Moreover, even if KMart did not have actual knowledge, the jury was authorized to conclude that the store had constructive knowledge. Constructive knowledge can be established “in one of two ways: by evidence that an employee was in the immediate area of the hazard and could easily have discovered and removed it, or by showing that the owner did not use reasonable care in inspecting the premises.” Deloach v. Food Lion, 228 Ga. App. 393, 394 (491 SE2d 845) (1997).

*178With regard to the second method, a jury may infer constructive knowledge unless KMart shows “not only that it had a reasonable inspection program in place, but that such program was actually carried out at the time of the incident.” Ingles Markets v. Martin, 236 Ga. .App. 810, 811 (513 SE2d 536) (1999). Kennis testified that KMart’s inspection policy consisted of having employees walk the store. According to Kennis, as a manager, he would walk from “associate to associate” and that associates would “walk and make sure if there are any customers in the area that need help, whether they’re putting out the stock or ringing somebody up. We are constantly walking the store.” However, Kennis admitted that employees did not have “scheduled areas” for which they were responsible. Additionally, Kennis never testified that any KMart employee had the specific task of inspecting floors. Under these circumstances, we cannot say that KMart’s inspection procedure is reasonable as a matter of law. Rather, we believe that the facts gave rise to a jury issue on the reasonableness of KMart’s inspection policy and the jury was authorized to conclude that it was not reasonable. See Jones v. Krystal Co., 231 Ga. App. 102, 104-105 (d) (498 SE2d 565) (1998) (reasonableness of inspection policy was question for jury).

Additionally, we cannot say that KMart established, as a matter of law, that it actually carried out its inspection program on the day Jackson slipped. The only evidence presented in this regard was Ken-nis’ testimony that he was “walking the store” and his estimate that he had “been in [the] vicinity” of the spill “probably 15 minutes, at least” before he saw Jackson. Kennis never stated that he was in the aisle where Jackson slipped, nor did he state that, when he was in the vicinity, he inspected the floor. Compare Morris v. Ryan’s Family Steak Houses, 206 Ga. App. 369 (425 SE2d 362) (1992) (manager testified that the floor was inspected routinely and clerk averred he inspected the area 30 minutes prior to patron’s fall).
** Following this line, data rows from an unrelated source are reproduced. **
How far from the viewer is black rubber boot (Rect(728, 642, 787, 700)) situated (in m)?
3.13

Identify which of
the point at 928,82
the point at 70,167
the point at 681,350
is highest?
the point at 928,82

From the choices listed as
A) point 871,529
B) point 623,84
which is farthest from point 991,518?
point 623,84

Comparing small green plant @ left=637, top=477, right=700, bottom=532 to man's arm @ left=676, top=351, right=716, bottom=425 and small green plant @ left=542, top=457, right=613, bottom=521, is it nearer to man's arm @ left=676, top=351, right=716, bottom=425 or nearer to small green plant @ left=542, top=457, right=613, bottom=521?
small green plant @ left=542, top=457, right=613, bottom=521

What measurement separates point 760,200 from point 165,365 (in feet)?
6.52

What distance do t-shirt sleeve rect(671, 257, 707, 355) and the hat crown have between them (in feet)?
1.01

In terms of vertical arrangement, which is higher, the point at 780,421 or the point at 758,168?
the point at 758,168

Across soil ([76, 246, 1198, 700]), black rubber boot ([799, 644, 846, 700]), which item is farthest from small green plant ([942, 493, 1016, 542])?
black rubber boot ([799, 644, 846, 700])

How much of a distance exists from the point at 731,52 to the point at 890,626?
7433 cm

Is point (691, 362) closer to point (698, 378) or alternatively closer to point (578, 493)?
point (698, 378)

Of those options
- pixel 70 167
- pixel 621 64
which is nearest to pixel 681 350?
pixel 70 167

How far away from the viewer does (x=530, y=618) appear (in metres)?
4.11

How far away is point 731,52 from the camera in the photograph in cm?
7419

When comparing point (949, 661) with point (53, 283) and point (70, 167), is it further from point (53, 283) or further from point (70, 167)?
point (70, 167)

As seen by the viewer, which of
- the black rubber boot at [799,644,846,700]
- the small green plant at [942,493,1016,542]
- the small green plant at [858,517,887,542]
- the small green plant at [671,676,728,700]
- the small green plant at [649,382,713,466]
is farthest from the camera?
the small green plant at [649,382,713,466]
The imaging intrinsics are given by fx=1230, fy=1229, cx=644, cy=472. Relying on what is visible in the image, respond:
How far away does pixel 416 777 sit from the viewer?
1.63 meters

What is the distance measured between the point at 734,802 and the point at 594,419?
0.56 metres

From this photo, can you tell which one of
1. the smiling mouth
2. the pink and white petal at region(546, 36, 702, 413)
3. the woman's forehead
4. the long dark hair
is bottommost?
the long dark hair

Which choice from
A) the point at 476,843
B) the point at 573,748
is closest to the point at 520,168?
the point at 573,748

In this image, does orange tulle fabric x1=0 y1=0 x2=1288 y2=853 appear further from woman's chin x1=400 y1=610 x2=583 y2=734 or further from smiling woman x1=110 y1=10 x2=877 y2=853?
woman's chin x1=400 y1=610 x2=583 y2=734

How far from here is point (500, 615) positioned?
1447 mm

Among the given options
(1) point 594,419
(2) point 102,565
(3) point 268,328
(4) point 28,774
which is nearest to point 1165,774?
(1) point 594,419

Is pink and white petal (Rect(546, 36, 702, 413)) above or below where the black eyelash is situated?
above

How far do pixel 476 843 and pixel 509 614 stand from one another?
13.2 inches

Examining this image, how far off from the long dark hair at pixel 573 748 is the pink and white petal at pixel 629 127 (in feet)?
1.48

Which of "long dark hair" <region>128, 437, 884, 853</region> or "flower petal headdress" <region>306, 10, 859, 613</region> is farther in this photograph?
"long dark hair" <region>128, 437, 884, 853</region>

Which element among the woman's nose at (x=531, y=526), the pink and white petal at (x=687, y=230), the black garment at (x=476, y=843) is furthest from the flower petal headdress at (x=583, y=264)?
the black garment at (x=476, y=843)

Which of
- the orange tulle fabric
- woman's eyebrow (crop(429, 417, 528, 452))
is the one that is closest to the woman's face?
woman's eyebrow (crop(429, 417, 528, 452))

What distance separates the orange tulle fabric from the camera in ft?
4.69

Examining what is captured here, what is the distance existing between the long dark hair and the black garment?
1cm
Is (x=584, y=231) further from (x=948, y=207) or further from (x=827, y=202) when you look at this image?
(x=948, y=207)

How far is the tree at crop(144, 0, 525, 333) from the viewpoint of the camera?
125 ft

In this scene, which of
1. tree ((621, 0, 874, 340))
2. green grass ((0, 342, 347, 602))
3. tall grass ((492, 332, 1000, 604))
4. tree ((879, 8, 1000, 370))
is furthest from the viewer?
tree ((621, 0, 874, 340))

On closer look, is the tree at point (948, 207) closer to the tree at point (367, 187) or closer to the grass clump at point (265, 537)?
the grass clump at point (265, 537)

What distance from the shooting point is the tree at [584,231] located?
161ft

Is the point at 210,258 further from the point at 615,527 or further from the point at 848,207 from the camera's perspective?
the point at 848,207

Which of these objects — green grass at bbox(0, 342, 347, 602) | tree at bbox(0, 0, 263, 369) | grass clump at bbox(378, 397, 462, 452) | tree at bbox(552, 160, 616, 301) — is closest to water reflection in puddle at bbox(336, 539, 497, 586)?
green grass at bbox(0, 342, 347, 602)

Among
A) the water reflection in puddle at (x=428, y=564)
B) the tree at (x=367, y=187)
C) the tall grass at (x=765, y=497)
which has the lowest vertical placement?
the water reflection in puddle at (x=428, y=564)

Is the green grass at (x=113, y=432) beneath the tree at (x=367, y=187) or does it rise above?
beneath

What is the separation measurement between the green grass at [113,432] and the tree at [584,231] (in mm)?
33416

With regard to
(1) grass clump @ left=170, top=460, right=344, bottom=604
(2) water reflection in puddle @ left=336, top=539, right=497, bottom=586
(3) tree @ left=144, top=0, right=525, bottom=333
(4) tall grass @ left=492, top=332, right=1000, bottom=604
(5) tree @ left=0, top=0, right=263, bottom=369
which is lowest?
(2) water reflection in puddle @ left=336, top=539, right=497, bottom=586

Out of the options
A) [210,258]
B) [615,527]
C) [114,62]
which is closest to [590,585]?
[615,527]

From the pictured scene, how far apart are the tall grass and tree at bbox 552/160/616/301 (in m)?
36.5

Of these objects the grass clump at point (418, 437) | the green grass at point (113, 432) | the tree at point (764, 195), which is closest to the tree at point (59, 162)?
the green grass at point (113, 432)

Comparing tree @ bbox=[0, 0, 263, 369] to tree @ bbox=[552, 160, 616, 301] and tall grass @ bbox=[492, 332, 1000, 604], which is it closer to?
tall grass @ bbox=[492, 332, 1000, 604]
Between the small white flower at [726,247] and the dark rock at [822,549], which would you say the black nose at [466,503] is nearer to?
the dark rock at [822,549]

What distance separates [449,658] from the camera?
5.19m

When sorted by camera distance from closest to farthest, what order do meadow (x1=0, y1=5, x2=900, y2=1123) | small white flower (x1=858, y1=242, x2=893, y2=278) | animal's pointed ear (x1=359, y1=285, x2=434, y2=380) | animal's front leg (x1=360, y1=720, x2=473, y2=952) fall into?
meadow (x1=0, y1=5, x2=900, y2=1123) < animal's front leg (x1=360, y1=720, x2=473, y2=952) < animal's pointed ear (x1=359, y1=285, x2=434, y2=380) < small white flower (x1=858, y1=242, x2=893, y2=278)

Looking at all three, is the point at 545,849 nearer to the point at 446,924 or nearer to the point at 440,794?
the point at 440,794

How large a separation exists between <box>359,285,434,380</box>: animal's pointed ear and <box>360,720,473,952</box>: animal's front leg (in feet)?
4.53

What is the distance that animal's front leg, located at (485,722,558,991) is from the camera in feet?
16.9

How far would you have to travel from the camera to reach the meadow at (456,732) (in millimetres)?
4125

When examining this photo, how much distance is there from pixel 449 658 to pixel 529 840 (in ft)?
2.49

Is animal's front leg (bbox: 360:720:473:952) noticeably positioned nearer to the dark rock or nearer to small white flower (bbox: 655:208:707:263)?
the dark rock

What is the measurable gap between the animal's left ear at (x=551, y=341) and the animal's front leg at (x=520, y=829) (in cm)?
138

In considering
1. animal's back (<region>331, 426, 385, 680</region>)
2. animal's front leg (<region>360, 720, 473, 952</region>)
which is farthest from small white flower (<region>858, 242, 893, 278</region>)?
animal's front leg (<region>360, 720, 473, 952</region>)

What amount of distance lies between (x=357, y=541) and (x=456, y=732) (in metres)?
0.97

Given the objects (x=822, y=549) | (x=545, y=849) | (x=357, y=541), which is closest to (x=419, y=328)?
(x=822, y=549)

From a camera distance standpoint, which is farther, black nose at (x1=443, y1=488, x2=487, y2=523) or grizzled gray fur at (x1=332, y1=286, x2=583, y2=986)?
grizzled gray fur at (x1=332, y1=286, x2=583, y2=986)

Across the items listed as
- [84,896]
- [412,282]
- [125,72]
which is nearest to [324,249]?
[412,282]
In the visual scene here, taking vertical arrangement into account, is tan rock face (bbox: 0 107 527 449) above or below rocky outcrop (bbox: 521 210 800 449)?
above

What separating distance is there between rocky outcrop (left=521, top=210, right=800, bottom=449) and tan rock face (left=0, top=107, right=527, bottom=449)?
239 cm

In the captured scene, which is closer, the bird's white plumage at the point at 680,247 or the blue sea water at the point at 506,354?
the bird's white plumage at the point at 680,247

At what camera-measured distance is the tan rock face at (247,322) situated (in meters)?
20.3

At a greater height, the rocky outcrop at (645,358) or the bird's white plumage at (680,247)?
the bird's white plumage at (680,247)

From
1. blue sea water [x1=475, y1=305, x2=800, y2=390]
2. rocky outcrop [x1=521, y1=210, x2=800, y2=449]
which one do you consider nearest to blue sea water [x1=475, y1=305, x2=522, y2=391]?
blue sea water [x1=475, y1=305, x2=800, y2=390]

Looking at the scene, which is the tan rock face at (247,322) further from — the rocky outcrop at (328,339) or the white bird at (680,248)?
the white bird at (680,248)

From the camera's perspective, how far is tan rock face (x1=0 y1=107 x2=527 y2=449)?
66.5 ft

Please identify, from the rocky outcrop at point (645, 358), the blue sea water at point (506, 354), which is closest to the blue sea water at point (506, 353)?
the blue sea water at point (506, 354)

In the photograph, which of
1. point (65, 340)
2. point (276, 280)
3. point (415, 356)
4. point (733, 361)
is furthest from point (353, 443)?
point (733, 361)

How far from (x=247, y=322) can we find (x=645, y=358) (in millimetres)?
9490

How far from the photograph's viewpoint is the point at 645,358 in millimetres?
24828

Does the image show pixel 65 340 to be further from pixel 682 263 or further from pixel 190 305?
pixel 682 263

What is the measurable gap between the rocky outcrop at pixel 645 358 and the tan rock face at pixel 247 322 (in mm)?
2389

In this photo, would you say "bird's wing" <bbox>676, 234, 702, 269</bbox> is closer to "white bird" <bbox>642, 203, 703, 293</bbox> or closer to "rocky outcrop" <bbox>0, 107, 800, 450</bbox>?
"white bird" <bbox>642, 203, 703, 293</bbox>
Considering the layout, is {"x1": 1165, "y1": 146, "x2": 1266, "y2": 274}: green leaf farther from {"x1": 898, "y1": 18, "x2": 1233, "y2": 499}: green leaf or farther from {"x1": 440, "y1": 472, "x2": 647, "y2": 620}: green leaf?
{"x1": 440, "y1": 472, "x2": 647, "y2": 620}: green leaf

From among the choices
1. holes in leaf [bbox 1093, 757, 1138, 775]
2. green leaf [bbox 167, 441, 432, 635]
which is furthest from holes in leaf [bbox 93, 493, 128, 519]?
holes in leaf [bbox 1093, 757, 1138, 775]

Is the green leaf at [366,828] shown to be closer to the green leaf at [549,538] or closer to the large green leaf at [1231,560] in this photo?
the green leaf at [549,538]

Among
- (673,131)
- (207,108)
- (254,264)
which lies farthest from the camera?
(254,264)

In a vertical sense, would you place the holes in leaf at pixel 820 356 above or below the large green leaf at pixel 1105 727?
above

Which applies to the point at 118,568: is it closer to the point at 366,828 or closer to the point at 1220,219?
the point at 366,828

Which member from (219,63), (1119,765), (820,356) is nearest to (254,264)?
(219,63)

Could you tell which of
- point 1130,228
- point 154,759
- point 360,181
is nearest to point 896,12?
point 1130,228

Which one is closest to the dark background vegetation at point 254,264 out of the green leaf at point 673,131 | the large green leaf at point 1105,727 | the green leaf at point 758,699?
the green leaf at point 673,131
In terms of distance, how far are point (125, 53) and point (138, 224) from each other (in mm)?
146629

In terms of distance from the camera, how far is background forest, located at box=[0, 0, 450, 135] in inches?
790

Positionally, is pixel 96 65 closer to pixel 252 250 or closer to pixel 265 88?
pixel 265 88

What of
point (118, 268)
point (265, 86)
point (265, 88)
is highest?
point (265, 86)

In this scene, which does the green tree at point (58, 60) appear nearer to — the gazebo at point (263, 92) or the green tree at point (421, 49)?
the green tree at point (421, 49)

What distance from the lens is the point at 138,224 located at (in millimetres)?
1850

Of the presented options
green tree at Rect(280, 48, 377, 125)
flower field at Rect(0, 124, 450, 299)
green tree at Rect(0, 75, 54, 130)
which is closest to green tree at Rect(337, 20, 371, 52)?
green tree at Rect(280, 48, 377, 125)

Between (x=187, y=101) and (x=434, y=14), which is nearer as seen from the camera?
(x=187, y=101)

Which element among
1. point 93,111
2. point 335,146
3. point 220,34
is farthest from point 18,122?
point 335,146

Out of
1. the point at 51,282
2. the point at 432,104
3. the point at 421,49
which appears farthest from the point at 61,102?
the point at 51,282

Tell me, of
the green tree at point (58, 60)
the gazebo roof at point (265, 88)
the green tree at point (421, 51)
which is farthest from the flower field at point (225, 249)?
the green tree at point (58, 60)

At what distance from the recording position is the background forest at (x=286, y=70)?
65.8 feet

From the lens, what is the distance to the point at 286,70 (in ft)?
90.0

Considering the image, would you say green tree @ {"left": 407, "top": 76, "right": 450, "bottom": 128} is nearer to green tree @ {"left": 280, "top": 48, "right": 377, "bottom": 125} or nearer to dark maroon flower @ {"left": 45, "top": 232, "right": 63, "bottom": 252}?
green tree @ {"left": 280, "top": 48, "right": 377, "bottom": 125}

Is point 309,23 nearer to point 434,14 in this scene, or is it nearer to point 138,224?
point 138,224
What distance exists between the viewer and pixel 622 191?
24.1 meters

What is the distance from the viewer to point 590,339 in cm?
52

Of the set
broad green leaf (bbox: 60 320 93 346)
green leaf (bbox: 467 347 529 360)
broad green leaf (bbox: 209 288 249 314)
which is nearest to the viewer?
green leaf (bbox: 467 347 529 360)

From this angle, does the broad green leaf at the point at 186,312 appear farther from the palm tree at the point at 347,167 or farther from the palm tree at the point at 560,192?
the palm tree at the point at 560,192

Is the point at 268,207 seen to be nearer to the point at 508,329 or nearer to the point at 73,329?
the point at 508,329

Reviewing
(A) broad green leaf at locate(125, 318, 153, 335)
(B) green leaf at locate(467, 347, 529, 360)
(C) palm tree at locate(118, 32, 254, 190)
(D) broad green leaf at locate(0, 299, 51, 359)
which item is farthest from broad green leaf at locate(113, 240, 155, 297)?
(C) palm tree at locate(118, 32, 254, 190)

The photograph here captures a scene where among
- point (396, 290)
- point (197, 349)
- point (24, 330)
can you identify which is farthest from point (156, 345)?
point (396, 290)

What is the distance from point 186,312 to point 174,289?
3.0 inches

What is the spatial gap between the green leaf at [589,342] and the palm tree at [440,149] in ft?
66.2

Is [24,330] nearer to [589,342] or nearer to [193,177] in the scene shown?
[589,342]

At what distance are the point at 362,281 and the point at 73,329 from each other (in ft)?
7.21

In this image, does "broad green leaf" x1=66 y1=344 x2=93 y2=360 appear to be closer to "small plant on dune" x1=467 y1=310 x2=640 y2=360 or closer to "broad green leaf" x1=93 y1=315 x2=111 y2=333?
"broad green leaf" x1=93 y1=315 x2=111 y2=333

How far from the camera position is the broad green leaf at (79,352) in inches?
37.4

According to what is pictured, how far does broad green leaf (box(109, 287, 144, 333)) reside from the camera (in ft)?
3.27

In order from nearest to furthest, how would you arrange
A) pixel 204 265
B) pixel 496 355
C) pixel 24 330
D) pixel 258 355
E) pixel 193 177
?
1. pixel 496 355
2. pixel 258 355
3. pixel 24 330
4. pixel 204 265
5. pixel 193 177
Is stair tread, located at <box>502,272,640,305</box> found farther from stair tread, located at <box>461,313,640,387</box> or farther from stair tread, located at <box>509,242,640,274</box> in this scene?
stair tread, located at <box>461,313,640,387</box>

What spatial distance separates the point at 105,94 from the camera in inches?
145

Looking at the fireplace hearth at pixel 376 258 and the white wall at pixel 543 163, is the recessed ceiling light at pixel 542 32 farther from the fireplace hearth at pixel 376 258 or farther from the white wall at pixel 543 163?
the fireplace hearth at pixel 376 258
“The existence of. . . constructive knowledge is a matter for the jury when there is evidence from which it may be inferred.” (Punctuation omitted.) Brooks, supra at 654 (1) (a). Although the evidence of KMart’s constructive knowledge was not overwhelming, we must remember that

[i]t is the jury, not the court, which is the fact-finding body. It weighs the contradictory evidence and inferences, judges the credibility of witnesses, receives expert instructions, and draws the ultimate conclusion as to the facts. The very essence of its function is to select from among conflicting inferences and conclusions that which it considers most reasonable.

*179(Punctuation omitted.) McCarty v. Nat. Life &c. Ins. Co., 107 Ga. App. 178, 183 (2) (129 SE2d 408) (1962). As there was some evidence from which the jury could infer that KMart had actual or constructive knowledge, the trial court did not err in denying KMart’s motion for directed verdict.

Judgment affirmed.

Johnson, C. J., McMurray, P. J., Pope, P. J., Smith and Eldridge, JJ, concur. Andrews, P. J., dissents.

There was some evidence suggesting the liquid on the floor was bleach rather than detergent.

KMart store manager Jim Kennis testified the aisle was approximately five feet wide and twenty-five feet long. According to Kennis’ estimation, the spill was only two feet in diameter.

Kennis testified that he was patrolling the store when he saw Jackson and that the stock boy was not with him when he approached her.